The Ethnographic Museum of the Historical Land of Maramures.
Sighetu Marmaţiei

History. The first museum was founded in Sighet in 1899. But a part of the collection had been lost during Word War II. In 1954, the museum was entrusted to Francisc Nistor’s management. The objects bought during the field researches would constitute the nucleus of the present museum. On the 1st of March 1957, the museum was reopened for the public with a heterogeneous exhibition that remained unchanged till 1967. After four years, the museum was reorganised being divided into sections, and on the 26th of December 1971 the ethnographic museum was opened in a building from the centre of the town (No. 1, Bogdan Vodă Street)

Collections. The exhibition is installed in rooms forming a free circuit arranged according to the principal categories of folk culture. The first rooms show people’s primary occupations: food gathering, hunting, fishing, bee keeping. These are followed by the principal occupations of agricultural and pastoral type, i.e. forestry and rafting. The inventory of agricultural equipment consists in wooden ploughs, harrows, rakes, vessels for storing grains, seed crushers, screw oil presses etc.

In order to illustrate animal husbandry, the exhibition presents the inventory of a sheepfold: wooden buckets for the milking of the ewes and vessels for the preparation of cheese. In another room there are tools used by women in the household textile industry: scutchers for hemp and flax, carders for cleaning the wool, distaffs, simple spindles or rattle spindles, a loom etc.

The furniture specific to peasant houses is shown in a distinct room. There also elements belonging to folk architecture recuperated from old houses: window and door frames, veranda props, barn doors, well poles, fragments of wickerwork fences etc.

Two rooms exhibit textiles objects: towels, pillow cases, towels for girl’s poles, woollen bedspreads and rugs decorated with geometrical motives and coloured with natural dyes, items of folk costumes etc. The last room is dedicated to the pottery from Săcel. The first floor entrance-hall houses a rich collection of folk masks.

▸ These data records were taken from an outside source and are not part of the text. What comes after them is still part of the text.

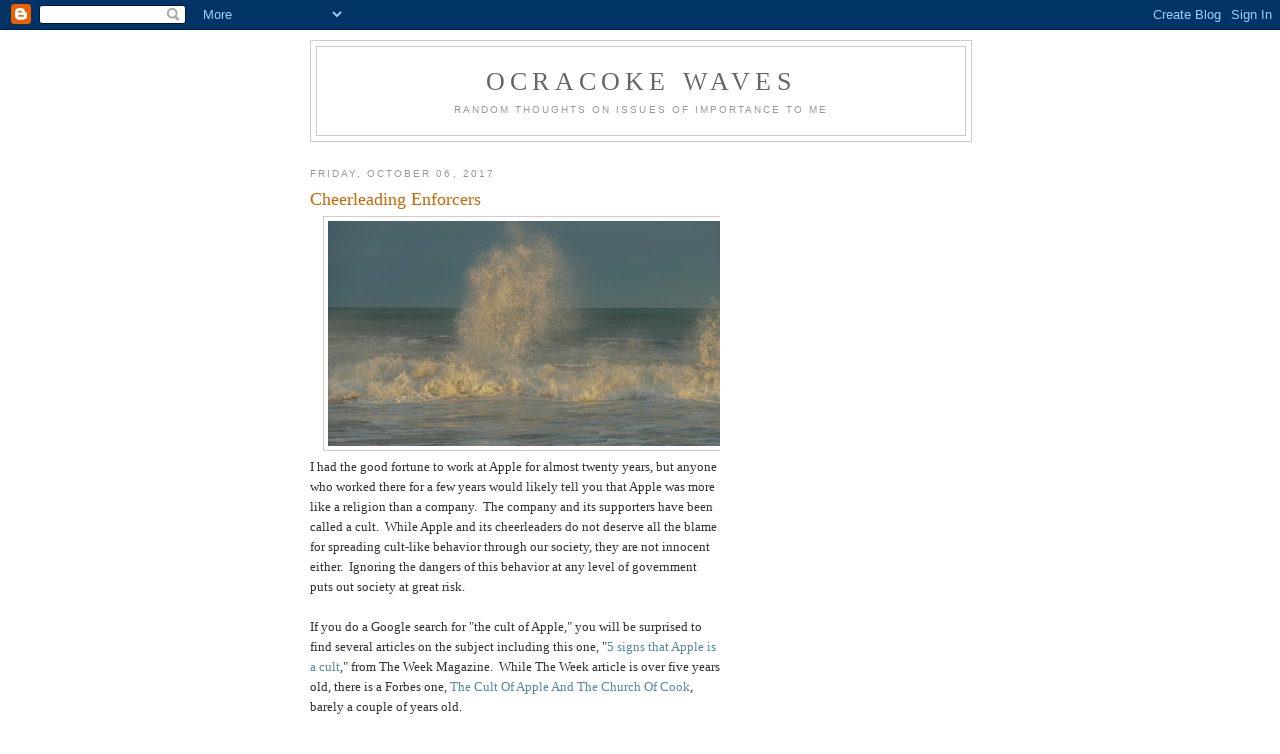

--- FILE ---
content_type: text/html; charset=utf-8
request_url: https://www.google.com/recaptcha/api2/aframe
body_size: 266
content:
<!DOCTYPE HTML><html><head><meta http-equiv="content-type" content="text/html; charset=UTF-8"></head><body><script nonce="Hd0pAt5OtdRdMieYNUDONw">/** Anti-fraud and anti-abuse applications only. See google.com/recaptcha */ try{var clients={'sodar':'https://pagead2.googlesyndication.com/pagead/sodar?'};window.addEventListener("message",function(a){try{if(a.source===window.parent){var b=JSON.parse(a.data);var c=clients[b['id']];if(c){var d=document.createElement('img');d.src=c+b['params']+'&rc='+(localStorage.getItem("rc::a")?sessionStorage.getItem("rc::b"):"");window.document.body.appendChild(d);sessionStorage.setItem("rc::e",parseInt(sessionStorage.getItem("rc::e")||0)+1);localStorage.setItem("rc::h",'1768653048364');}}}catch(b){}});window.parent.postMessage("_grecaptcha_ready", "*");}catch(b){}</script></body></html>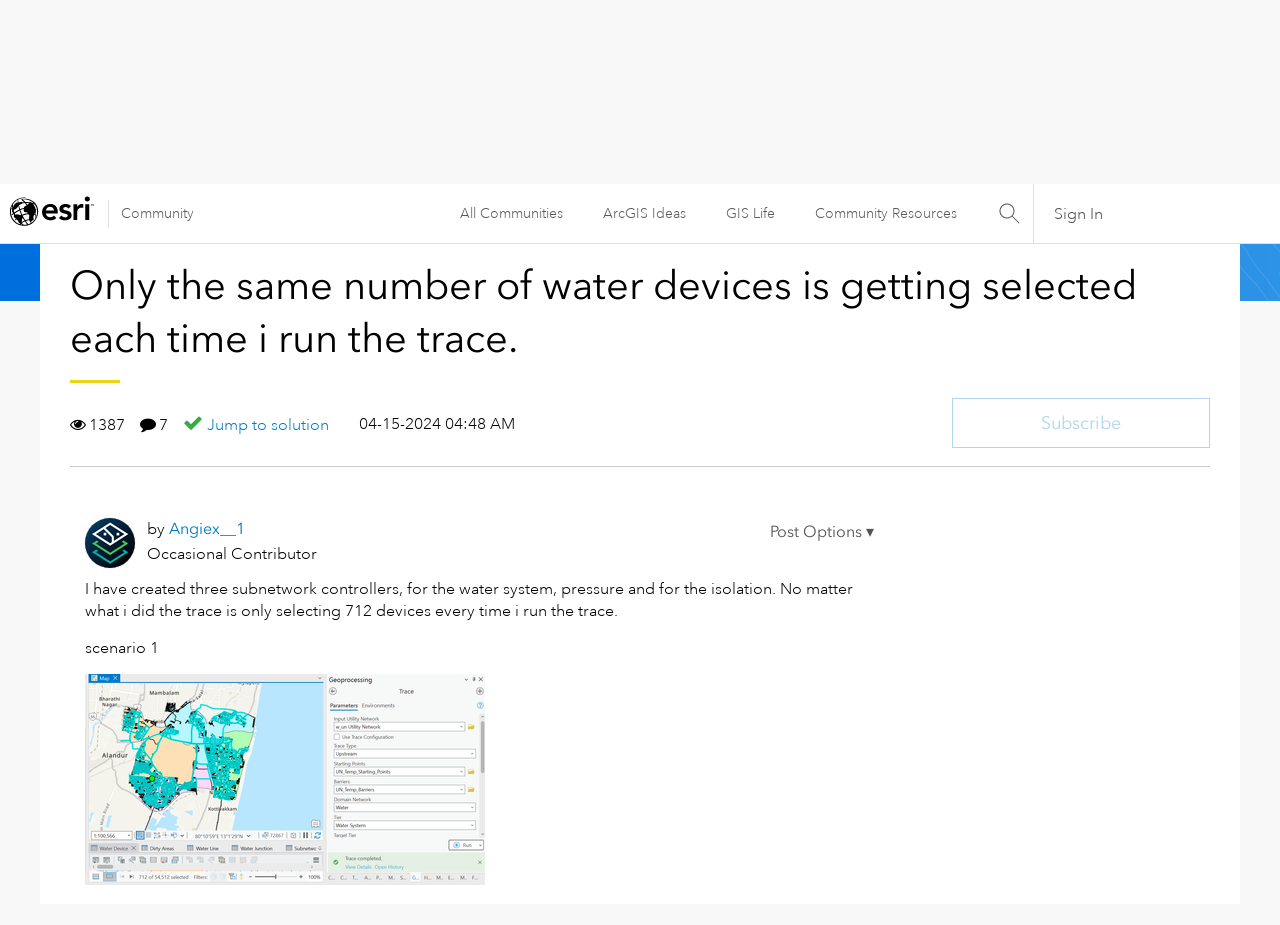

--- FILE ---
content_type: text/html; charset=UTF-8
request_url: https://community.esri.com/t5/arcgis-utility-network-questions/only-the-same-number-of-water-devices-is-getting/td-p/1409690/jump-to/first-unread-message
body_size: 1916
content:
<!DOCTYPE html>
<html lang="en">
<head>
    <meta charset="utf-8">
    <meta name="viewport" content="width=device-width, initial-scale=1">
    <title></title>
    <style>
        body {
            font-family: "Arial";
        }
    </style>
    <script type="text/javascript">
    window.awsWafCookieDomainList = ['ccqpr47374.lithium.com','community.esri.com'];
    window.gokuProps = {
"key":"AQIDAHjcYu/GjX+QlghicBgQ/7bFaQZ+m5FKCMDnO+vTbNg96AF9ZO7knldUHP8/4v89DrtSAAAAfjB8BgkqhkiG9w0BBwagbzBtAgEAMGgGCSqGSIb3DQEHATAeBglghkgBZQMEAS4wEQQMdMda3UYhahVsCXvUAgEQgDuVdMhHcUEmAgLaAz3dl+bxRFCsbgw6H8Od+h9kjx73yBqg0YpijoxCxbxmsKvqxC3U9oY9araV+F5RKA==",
          "iv":"D549qQE2NgAABlWA",
          "context":"[base64]/Pm9WJ8U1R0i40iRrQ/A+K5OavzZzycnxkBGJq3yhP+Sn8ppUFatA8fZvbd1nc5J9WfsqNu05fwp9YwYEF5KKYYkZ+91HKvXNFzjwm8AukgvD7k0LJM3knuQpJjKoL3lmVo5PMBhe2qba+kR6yMP+XNig3fzYYPCCqDmJaiQ9"
};
    </script>
    <script src="https://bc0439715fa6.967eb88d.us-east-2.token.awswaf.com/bc0439715fa6/dd69015656bc/4f1470dc65ad/challenge.js"></script>
</head>
<body>
    <div id="challenge-container"></div>
    <script type="text/javascript">
        AwsWafIntegration.saveReferrer();
        AwsWafIntegration.checkForceRefresh().then((forceRefresh) => {
            if (forceRefresh) {
                AwsWafIntegration.forceRefreshToken().then(() => {
                    window.location.reload(true);
                });
            } else {
                AwsWafIntegration.getToken().then(() => {
                    window.location.reload(true);
                });
            }
        });
    </script>
    <noscript>
        <h1>JavaScript is disabled</h1>
        In order to continue, we need to verify that you're not a robot.
        This requires JavaScript. Enable JavaScript and then reload the page.
    </noscript>
</body>
</html>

The Maramures Village Museum

The museum was inaugurated on the 30th of May 1981, on the occasion of the International Day of Museums, on Doboieş hill, Sighet. It constitutes a reserve of rural architecture, recreating a village with the specific of an ethnographic zone that had developed from a “scattered” type to a “compact” type of settlement. All the lanes and paths converge to the village centre marked by the church. The well-conserved houses and homesteads are grouped according to the main sub-zones of the historical Land of Maramures: Cosău-Mara and the lower course of the Iza up to Strâmtura, Middle Iza, Vişeu-Borşa, the sub-zone of Tisa and the Ruscova basin.

The church is the oldest construction preserved in the museum. Dating from the 16th century, it was relocated from the village of Onceşti (Vadu Izei). Ilea’s house from Călineşti is dated from the end of the 19th century. The house has an access space divided into two and a large room. It has a remarkably beautiful veranda surrounding the house on both sides, with poles and arcades made of fir wood. The Marinca house from Comirzana, with a porch, is built of round fir logs, and is from 1785. The Ţiplea house from Fereşti dates from the 18th century. It is made of massive oak wood, and the crossbeams have impressive dimensions. The joining system is what they call “cheutoarea românească” (Romanian jointing).